Adverse side effects such as diarrhea and increased lipase occurred in 55 percent of patients receiving the combination — leading about one-third of these patients to stop the regimen. About 16 percent of patients receiving nivolumab alone and 27 percent of patients receiving ipilimumab alone experienced side effects, with nearly 8 percent and 15 percent of patients discontinuing, respectively.
Ipilimumab and nivolumab are part of a class of drugs called immune checkpoint inhibitors, which unleash patients’ immune system to attack their cancer. The immune system has several checkpoints in place to avoid an overreaction. Ipilimumab works by blocking the CTLA-4 checkpoint, a molecular brake that stops T cells from becoming fully and persistently activated. Similarly, nivolumab prevents the molecule PD-L1, expressed by tumors, from binding to T cells and deactivating them.

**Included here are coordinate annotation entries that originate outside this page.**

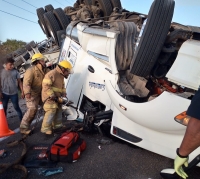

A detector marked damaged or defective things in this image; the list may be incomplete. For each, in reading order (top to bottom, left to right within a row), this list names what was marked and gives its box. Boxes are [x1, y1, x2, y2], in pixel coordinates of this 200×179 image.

overturned white truck [55, 0, 200, 164]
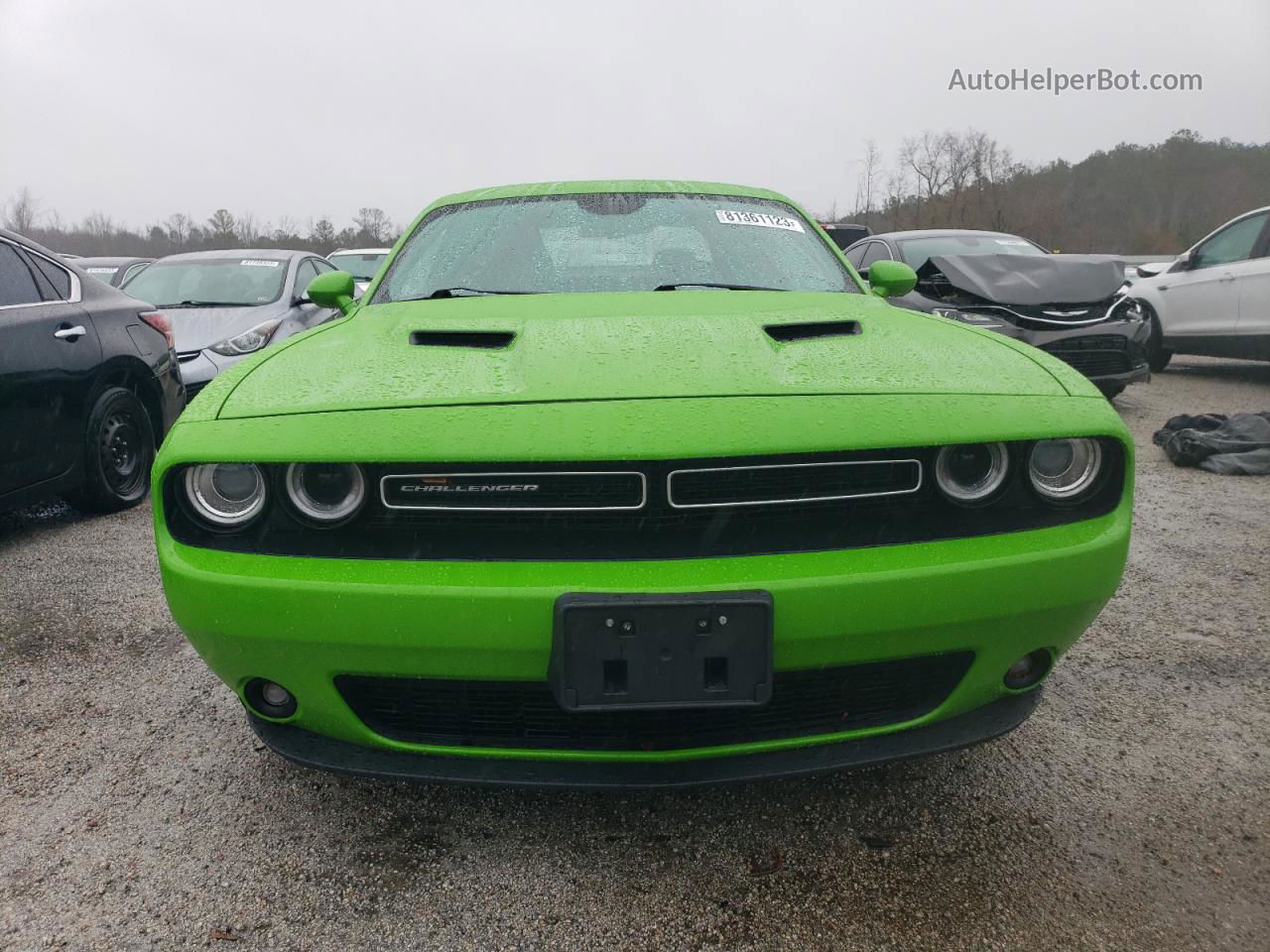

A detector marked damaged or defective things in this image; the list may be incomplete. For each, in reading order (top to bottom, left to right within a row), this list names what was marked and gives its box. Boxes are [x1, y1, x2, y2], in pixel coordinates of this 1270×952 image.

damaged car [148, 179, 1132, 791]
damaged car [842, 233, 1153, 401]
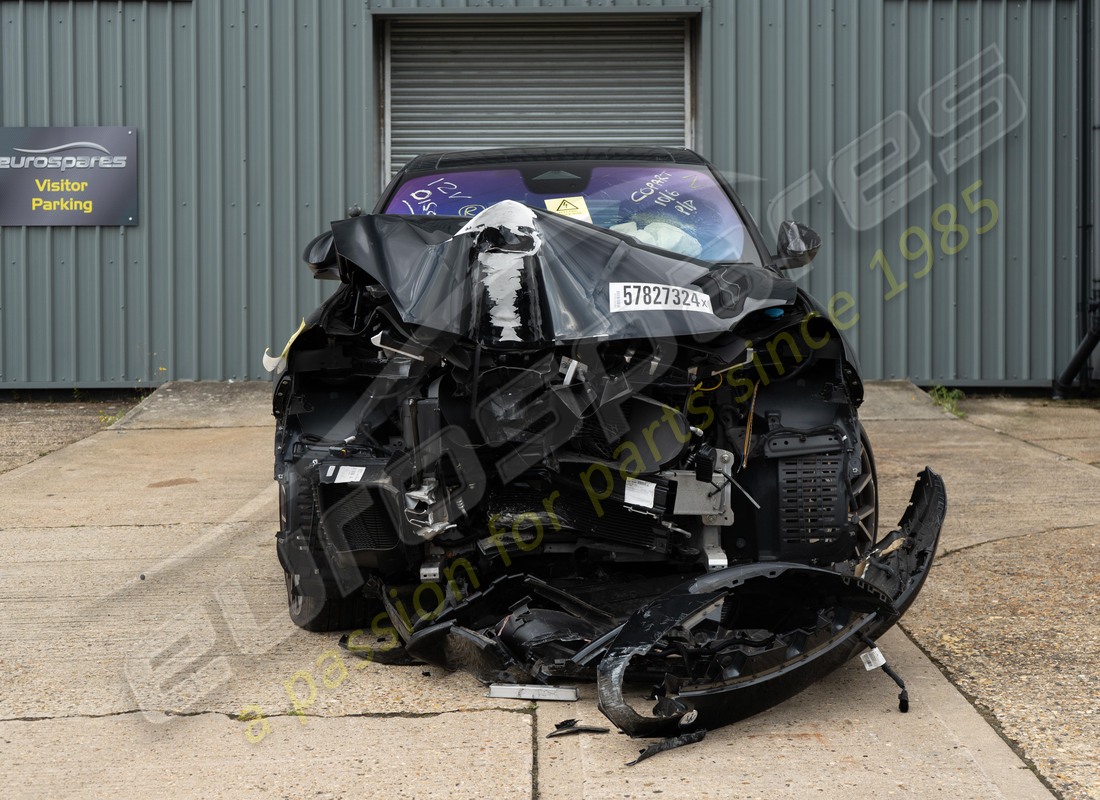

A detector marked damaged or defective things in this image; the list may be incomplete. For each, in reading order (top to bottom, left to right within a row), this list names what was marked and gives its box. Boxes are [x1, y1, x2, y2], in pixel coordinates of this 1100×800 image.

crumpled hood [330, 198, 804, 346]
severely damaged car [272, 147, 952, 740]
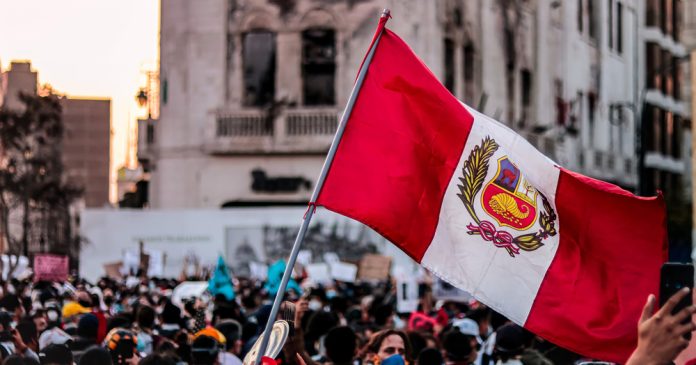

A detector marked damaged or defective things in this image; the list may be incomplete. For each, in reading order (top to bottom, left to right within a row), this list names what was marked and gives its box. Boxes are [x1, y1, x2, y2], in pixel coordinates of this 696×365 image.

broken window [242, 30, 274, 106]
broken window [304, 28, 336, 105]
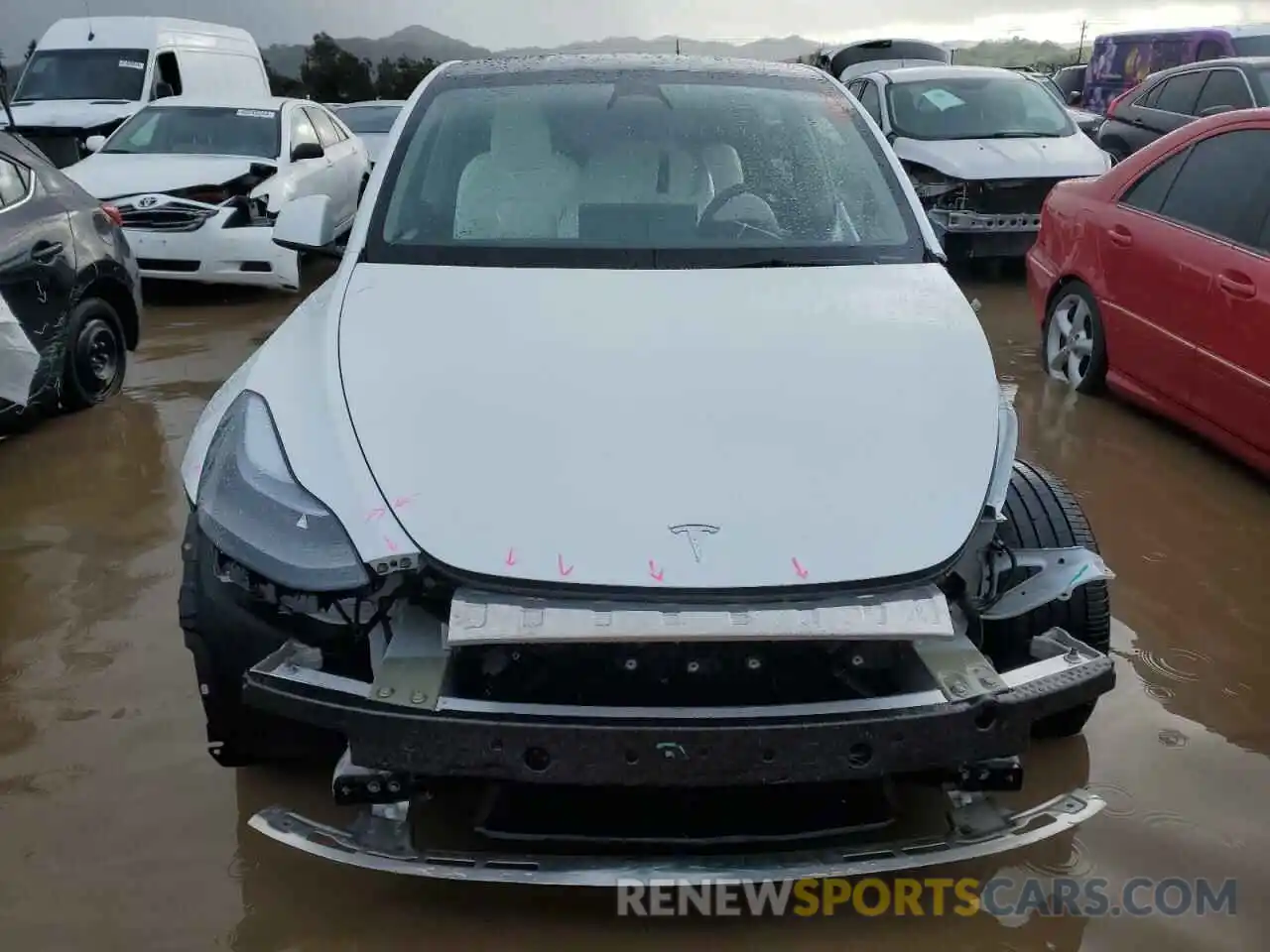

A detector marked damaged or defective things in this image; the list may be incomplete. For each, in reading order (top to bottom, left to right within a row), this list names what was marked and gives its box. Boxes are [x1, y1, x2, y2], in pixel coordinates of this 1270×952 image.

Notably in this trial, patients whose tumors expressed PD-L1 experienced a median PFS of 14 months regardless of whether they received the combination or nivolumab alone, but for patients whose tumors did not express PD-L1, the median PFS was longer on the combination (11.2 months) than on nivolumab alone (5.3 months).
“One of the biggest questions in the field of immunotherapy has been how to determine which patients will respond to immune-modulating drugs. Now we have another piece of data,” said Dr. Wolchok. “A simple pathology test can identify patients whose tumors express PD-L1, and this information will help the patient and physician decide whether to use the combination or nivolumab alone, knowing the toxicity risks and the difference in PFS. However, if a patient’s tumor does not express PD-L1, the data suggests it makes more sense to offer the combination. This understanding gets us closer to ‘precision immunotherapy.'”
Dr. Wolchok, who is also the Associate Director of the Ludwig Center for Cancer Immunotherapy at MSK, designed this clinical trial on a napkin at the 2012 ASCO annual meeting ¬before the data from the phase I trial were even presented.
“Even then, we knew the potential that immunotherapy could have for the lives of patients diagnosed with advanced melanoma and other cancers,” he said. “As we present this exciting and hopeful data to the international oncology community, we pause and thank the patients who enrolled in this — and all — clinical trials. These individuals are blazing the trails of cancer research, and we are indebted to them for helping to better the care of patients for generations to come.”